I called the latest gpt-4 model, but through asking questions I found that the data training date was inconsistent with the API description

Why is the data date returned by the model inconsistent with the official document?

Hello. This is likely what’s known as hallucination - or the LLM giving wrong information.

1 Like

I did several probes, and the AI didn’t come up with anything I could find to justify the documentation being advanced beyond April. It might be very niche knowledge like some code libraries or a particular news feed if something was added.

1 Like

To be fair it does say the “training data” is up to Dec 2023, not model knowledge.
Perhaps it’s just chats themselves that were used in the training data, or synthetic data.
Who knows :man_shrugging:

I agree though, nothing I’ve seen suggests it knows about events or information from after April 2023.

Why is the previous version of the model correct?
Will the hallucination always exist? Or probability?
I asked questions more than once

Why is the previous version of the model (gpt-4-1106-preview) correct in answering the same question?

There are still problems with this statement. Since the date is mentioned in the answer, it means that the correct date should be answered.

This is not something people wanna hear, but it is my opinion that models shouldn’t be asked or used to recall factual information.

As such, the training cutoff is almost completely irrelevant.

I don’t know if there’s anything here to fix, other than taking the information out of the training set completely. “Fixing” these “issues” consistently make the models worse.

If you run the model a bunch of times, you’re gonna get different results:

gpt-4-0125-preview, temp 1, top_p 1


when was your training cutoff?


My training data includes information up until late September 2021. Therefore, any events or developments occurring after that time won’t be reflected in my responses.

My training data was last updated in April 2023.

My training data includes information up until April 2023. Please note that my responses are based on the information available up to that point.

My training data includes information up until September 2021. Therefore, any events, developments, or notable changes occurring after that date would not be reflected in my responses.

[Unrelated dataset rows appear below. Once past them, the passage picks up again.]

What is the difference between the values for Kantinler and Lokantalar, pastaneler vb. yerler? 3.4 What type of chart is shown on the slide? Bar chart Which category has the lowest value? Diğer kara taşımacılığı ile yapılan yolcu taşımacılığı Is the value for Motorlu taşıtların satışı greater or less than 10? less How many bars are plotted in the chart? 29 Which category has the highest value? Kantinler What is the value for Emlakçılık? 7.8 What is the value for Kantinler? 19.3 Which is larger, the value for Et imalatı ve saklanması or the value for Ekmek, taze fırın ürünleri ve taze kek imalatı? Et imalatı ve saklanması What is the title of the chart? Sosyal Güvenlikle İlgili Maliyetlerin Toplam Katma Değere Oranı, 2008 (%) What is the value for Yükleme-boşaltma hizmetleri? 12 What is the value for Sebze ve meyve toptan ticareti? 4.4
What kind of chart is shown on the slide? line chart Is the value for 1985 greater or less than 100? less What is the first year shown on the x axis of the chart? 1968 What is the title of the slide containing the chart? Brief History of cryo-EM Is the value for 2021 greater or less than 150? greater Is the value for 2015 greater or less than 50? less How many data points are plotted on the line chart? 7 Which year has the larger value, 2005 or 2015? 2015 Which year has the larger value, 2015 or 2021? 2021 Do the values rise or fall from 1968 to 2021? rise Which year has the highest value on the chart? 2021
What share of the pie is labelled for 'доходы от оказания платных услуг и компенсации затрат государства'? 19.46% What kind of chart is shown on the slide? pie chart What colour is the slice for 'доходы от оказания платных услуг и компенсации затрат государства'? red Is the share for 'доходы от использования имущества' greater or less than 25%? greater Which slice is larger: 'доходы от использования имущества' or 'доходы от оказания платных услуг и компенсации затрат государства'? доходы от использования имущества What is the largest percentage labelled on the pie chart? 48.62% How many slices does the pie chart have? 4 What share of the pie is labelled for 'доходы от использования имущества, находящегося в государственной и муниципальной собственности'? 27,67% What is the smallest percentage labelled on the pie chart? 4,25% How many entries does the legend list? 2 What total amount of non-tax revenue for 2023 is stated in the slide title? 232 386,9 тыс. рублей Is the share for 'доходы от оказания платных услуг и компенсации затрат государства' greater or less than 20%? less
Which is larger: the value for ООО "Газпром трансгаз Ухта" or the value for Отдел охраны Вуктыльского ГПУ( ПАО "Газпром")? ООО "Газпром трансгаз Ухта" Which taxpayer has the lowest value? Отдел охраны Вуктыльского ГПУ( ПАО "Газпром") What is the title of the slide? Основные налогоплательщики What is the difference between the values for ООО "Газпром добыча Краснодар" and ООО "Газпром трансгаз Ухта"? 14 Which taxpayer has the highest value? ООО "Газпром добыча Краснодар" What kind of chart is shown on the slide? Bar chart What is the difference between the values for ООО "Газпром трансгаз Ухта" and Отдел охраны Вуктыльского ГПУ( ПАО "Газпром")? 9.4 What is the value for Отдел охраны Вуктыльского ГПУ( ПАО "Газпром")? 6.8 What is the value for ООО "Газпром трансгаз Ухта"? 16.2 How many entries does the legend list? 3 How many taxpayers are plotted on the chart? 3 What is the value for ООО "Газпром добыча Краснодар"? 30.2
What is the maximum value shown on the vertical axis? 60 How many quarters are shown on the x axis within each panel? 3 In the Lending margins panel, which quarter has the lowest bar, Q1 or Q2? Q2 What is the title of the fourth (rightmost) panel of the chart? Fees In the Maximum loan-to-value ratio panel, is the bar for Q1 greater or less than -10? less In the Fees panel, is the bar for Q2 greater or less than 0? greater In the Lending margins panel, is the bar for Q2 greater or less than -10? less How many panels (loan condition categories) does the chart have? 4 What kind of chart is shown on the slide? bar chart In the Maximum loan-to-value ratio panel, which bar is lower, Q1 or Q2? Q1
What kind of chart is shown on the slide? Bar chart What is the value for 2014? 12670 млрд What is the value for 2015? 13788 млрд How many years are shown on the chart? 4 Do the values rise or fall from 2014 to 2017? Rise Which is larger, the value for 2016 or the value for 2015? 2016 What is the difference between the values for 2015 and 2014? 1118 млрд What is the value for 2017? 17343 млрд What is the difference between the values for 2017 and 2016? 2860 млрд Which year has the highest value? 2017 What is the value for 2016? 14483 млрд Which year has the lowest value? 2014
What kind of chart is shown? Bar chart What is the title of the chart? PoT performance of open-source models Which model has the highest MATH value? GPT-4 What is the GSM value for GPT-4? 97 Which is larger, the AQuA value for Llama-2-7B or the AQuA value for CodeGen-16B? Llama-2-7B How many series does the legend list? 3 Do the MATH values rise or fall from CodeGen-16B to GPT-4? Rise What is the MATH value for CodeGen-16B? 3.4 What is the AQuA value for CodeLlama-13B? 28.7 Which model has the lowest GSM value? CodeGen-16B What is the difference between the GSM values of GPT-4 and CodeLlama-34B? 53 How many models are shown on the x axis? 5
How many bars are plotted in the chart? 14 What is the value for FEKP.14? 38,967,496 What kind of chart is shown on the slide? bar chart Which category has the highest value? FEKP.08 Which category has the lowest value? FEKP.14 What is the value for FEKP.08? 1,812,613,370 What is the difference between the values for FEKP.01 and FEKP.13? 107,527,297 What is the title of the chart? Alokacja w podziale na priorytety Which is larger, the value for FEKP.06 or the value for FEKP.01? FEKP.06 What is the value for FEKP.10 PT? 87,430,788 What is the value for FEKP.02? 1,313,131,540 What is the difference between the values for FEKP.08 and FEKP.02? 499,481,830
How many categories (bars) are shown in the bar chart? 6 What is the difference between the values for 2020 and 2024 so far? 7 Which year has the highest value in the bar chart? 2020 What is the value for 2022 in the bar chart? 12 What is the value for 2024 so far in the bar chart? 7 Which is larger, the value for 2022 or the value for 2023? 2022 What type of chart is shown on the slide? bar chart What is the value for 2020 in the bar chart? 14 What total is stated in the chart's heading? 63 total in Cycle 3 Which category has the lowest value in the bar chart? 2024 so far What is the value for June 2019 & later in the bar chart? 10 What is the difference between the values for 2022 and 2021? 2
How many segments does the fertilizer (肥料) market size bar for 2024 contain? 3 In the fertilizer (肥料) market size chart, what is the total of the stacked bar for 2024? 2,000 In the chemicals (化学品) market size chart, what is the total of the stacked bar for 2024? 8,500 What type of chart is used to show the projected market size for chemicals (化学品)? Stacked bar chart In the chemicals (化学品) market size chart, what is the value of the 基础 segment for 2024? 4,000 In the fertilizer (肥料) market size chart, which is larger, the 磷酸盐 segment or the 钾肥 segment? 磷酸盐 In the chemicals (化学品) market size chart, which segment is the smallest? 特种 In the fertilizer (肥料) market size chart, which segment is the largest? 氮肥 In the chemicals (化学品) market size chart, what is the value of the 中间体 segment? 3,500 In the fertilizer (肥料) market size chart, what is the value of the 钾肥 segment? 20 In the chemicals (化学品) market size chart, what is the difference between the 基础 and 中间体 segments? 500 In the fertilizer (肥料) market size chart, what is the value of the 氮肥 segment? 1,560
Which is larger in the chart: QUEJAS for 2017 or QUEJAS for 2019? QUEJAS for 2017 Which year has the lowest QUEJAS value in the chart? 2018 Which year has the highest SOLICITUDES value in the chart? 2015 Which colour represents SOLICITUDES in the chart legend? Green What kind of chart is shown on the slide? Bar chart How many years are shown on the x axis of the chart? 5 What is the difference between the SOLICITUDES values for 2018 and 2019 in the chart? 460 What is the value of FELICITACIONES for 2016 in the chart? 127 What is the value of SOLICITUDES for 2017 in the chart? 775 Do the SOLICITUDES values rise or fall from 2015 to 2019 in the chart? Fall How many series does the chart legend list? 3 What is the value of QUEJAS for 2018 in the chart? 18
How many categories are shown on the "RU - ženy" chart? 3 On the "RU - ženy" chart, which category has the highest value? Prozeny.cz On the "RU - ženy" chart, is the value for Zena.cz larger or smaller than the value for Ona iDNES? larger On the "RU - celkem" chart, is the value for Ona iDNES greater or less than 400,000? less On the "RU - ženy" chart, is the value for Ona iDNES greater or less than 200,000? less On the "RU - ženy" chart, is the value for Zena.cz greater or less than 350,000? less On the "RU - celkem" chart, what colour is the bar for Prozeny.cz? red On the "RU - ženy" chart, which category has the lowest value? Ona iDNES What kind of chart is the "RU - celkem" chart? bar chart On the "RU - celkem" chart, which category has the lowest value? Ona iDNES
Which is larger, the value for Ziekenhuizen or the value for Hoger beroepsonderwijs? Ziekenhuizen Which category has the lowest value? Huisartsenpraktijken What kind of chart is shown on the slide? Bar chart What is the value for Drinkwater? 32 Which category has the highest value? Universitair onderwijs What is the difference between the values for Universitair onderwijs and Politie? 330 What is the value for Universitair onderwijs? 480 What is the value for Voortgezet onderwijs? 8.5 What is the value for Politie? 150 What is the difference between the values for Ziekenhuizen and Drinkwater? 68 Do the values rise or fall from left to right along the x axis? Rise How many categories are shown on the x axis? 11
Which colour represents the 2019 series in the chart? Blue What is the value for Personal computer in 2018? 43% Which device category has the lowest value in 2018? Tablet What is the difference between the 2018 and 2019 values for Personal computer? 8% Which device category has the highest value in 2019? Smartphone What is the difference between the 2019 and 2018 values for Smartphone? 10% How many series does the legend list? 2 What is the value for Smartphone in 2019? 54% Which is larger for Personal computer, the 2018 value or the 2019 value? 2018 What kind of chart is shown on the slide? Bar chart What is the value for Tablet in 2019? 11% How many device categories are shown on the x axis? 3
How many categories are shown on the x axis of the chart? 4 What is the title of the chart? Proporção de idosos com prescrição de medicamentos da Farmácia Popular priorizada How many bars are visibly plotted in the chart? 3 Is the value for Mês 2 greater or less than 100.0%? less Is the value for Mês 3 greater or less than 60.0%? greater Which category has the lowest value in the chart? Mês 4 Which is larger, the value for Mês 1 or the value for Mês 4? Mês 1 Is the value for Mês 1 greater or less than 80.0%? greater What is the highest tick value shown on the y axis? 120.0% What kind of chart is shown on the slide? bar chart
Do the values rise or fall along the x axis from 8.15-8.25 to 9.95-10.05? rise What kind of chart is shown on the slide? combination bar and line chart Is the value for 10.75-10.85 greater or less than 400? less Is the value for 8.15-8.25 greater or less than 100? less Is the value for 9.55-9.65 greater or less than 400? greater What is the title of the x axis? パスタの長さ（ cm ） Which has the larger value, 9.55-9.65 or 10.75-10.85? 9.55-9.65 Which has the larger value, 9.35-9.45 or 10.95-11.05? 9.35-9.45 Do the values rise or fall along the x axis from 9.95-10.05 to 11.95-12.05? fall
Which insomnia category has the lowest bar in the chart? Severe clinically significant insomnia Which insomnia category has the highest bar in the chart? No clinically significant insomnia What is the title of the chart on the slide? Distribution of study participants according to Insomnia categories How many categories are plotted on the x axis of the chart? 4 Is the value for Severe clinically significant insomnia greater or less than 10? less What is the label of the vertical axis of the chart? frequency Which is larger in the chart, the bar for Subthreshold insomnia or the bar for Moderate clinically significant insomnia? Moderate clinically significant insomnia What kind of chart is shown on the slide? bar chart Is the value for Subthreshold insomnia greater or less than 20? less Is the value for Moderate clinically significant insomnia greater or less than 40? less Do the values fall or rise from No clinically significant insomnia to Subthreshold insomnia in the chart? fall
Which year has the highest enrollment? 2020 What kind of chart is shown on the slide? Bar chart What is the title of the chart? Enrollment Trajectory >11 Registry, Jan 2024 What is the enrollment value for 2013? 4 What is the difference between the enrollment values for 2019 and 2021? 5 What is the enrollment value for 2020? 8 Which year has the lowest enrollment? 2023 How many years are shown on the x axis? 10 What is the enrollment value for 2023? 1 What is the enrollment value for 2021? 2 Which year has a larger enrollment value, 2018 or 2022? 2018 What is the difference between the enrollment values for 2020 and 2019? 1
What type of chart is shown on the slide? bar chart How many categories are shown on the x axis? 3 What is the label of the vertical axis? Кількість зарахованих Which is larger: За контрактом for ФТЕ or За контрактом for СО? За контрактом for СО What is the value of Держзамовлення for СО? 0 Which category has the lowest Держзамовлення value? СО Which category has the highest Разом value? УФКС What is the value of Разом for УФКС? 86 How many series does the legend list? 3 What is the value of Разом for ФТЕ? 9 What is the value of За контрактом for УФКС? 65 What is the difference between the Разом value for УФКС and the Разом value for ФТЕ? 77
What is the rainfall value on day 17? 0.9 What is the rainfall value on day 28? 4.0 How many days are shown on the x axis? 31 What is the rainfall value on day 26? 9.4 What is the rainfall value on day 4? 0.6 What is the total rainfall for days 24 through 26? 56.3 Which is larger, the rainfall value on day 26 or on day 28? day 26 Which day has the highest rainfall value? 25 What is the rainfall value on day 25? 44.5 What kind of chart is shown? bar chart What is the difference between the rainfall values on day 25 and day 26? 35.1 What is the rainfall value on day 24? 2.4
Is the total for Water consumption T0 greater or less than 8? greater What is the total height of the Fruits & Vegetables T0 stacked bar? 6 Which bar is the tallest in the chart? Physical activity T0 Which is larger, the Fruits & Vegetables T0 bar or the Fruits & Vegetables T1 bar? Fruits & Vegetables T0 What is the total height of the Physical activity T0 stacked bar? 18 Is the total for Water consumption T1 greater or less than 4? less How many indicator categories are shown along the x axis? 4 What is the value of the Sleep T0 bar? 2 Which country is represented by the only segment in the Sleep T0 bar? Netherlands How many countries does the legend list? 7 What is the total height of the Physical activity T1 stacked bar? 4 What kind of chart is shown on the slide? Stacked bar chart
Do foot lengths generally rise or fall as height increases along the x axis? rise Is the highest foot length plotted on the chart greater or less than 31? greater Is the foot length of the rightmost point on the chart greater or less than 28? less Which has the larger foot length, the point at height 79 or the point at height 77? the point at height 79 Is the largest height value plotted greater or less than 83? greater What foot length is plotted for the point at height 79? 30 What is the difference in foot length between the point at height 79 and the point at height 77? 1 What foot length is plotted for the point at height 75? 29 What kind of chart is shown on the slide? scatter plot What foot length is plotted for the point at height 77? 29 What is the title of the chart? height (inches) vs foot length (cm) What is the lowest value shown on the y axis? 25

so it’s not inconsistent with the documentation, it’s not consistent at all.

Why is the previous version of the model (gpt-4-1106-preview) correct in answering the same question?
You understand the user’s actions or use more random rows.
In the Q&A with the latest date of multiple design training data, model gpt-4-1106-preview’s reply date is consistent with the API


what do you mean? and even if it was, it would just mean that they added it to the training data. if updates to the models are just continuations of previous checkpoints, then they’re just adding new crap on top of old crap, and eventually the data becomes inconsistent. hence it probably shouldn’t have been done in the first place, unless it magically improves model reasoning somehow.

Before gpt-4-0125-preview was released,
At that time, when my user used gpt-4-1106-preview to ask questions about data training time, the date of the reply was consistent with the date in the model gpt-4-1106-preview description!!

your user probably got lucky!

1 Like

Maybe it’s not just luck

I have developed GPT based on the OpenAI API since the end of February 2023, and it has been running stably on a small scale, so what I said is well-founded, okay?